5 light things about me:

1) I like to sit in the dark.

2) My friend Jim has a suspicion that Joss Whedon has a thing for women who kick ass (he's the creator of Buffy, and his next project is Wonder Woman). Buffy fan that I am, I think I may be guilty of that too. This week I watched "Tank Girl" and "Aeon Flux" and really enjoyed them both! (No psychoanalysis please!)

3) I love comedies from the 70s. The other day I caught the end of one of my favorites--What's Up, Doc? It has the classic closing line, especially since it comes out of the mouth of Ryan O'Neal, who starred in "Love Story." Barbara Streisand says to him, "Love means never having to say you're sorry." To which O'Neal replies: "That's the stupidest thing I've ever heard."

4) I never injure myself in "normal" ways: I got my fingers jammed in a folding chair once, lost a couple of fingernails; I tripped over a cinder block and dislocated my elbow; I've needed stitches a couple of times: once when I cut my hand open with a pair of scissors, once when I slammed myself in the face with my own racquetball racket; and I almost needed stitches when I sliced my leg open on the steps inside the tank of a dunking booth.

5) I like to just show up and surprise people without notice (however, they don't always appreciate this).

And since we're talking about lightening up, I recommend this article by Dolores Curran. It's about ten years old now, but still poignant. Here's a glimpse:

Humor has been called a recess for the spirit and laughter a little like changing a baby’s diaper. You know it won’t change anything permanently but it will make everything O.K. for a while. Humor offers multiple gifts. It gives us a sense of perspective. For example, how could I feel self-important after a woman told me she was reading my column for Lent?

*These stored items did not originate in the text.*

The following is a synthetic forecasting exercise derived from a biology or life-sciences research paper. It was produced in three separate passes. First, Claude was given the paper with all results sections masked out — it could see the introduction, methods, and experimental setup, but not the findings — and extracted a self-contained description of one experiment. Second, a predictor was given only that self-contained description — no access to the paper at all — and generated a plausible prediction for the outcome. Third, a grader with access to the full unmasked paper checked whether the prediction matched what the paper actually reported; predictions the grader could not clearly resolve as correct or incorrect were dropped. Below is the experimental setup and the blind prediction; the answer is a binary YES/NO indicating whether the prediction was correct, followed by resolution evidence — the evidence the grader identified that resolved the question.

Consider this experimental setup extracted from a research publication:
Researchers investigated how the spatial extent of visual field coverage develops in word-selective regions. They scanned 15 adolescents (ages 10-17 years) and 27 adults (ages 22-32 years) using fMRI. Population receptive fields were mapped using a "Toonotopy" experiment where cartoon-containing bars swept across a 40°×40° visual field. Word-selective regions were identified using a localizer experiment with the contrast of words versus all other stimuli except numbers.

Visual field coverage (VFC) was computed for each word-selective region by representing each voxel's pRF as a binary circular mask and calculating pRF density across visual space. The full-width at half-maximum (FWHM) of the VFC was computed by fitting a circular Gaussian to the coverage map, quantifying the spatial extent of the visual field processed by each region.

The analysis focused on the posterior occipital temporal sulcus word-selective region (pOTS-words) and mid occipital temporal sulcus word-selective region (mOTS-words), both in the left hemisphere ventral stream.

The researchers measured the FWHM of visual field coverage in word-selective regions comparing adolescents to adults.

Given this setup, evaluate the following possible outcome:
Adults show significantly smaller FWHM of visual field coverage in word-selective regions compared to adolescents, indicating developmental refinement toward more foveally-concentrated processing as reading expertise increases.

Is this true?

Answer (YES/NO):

We can get so overly concerned about trivialities in our daily lives that only later do we recognize the absurd importance we granted them at the time. We shake our heads and wonder why we didn’t laugh at them instead of allowing them to disturb our serenity. Humor invites us to examine life in an unconventional, offbeat and delightful way, as children do. A grandmother in one of my workshops shared that when she was feeding lunch to her grandchildren, one said in distress, “Grandma, we forgot to pray. We always pray at our other grandma’s.”

His older sister shushed him, saying, “Jeffrey, we don’t have to pray here. This grandma’s food is always good.”

Humor instills in us a sense of joy. Watching a baby discover her feet for the first time or hearing a youngster describe the monster in his closet leads our bones to laughter and our souls to joy. Reinhold Niebuhr asserted, “Humor is prelude to faith and laughter is the beginning of prayer.” How contrary these words are to sacred-is-grim adherents! Sadly, they would be likely to reject them simply because they have so little experience of joy in the ordinary which erupts into spontaneous prayer.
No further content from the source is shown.